Task statement –
Locate each line in the listing below that contains the string "PWID" and copy every such line in full.

Provided data –
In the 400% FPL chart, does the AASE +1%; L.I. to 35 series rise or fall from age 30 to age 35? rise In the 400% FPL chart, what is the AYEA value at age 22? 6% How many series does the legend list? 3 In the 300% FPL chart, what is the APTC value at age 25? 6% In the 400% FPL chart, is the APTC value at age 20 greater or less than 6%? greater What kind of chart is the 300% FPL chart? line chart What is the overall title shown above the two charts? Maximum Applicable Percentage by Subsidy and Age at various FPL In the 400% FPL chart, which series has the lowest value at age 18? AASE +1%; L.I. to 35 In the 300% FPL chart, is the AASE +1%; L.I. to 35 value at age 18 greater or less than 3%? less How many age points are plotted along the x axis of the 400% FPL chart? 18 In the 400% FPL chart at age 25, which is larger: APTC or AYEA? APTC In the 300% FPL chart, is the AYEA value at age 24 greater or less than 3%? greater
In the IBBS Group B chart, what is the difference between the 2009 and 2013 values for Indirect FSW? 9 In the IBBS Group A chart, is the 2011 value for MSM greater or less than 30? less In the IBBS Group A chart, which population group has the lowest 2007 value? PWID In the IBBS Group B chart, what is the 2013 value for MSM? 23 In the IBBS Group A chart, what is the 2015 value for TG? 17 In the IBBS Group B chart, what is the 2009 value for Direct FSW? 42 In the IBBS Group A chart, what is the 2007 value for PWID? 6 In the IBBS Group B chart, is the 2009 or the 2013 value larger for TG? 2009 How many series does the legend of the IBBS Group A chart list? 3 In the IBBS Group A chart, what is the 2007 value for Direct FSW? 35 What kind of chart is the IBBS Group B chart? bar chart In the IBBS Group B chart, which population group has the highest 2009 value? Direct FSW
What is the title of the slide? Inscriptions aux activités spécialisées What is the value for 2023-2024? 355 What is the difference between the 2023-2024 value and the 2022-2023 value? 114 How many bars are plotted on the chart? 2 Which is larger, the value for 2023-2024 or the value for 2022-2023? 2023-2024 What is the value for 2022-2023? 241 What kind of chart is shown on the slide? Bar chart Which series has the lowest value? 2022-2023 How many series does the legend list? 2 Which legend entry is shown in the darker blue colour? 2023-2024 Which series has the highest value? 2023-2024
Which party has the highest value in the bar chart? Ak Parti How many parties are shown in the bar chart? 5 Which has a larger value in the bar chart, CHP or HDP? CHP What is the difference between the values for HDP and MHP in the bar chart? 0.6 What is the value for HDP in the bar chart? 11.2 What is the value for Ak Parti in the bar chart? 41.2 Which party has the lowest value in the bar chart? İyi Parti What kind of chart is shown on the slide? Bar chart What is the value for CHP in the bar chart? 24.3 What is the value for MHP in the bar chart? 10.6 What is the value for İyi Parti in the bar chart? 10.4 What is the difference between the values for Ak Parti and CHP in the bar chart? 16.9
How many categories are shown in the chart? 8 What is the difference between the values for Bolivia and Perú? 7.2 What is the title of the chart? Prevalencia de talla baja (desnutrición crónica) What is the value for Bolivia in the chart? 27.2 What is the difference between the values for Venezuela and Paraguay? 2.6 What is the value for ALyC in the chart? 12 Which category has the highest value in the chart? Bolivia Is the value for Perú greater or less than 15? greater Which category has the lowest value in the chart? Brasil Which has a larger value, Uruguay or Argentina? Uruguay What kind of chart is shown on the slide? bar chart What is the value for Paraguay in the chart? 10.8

Task response –
In the IBBS Group B chart, what is the difference between the 2009 and 2013 values for Indirect FSW? 9 In the IBBS Group A chart, is the 2011 value for MSM greater or less than 30? less In the IBBS Group A chart, which population group has the lowest 2007 value? PWID In the IBBS Group B chart, what is the 2013 value for MSM? 23 In the IBBS Group A chart, what is the 2015 value for TG? 17 In the IBBS Group B chart, what is the 2009 value for Direct FSW? 42 In the IBBS Group A chart, what is the 2007 value for PWID? 6 In the IBBS Group B chart, is the 2009 or the 2013 value larger for TG? 2009 How many series does the legend of the IBBS Group A chart list? 3 In the IBBS Group A chart, what is the 2007 value for Direct FSW? 35 What kind of chart is the IBBS Group B chart? bar chart In the IBBS Group B chart, which population group has the highest 2009 value? Direct FSW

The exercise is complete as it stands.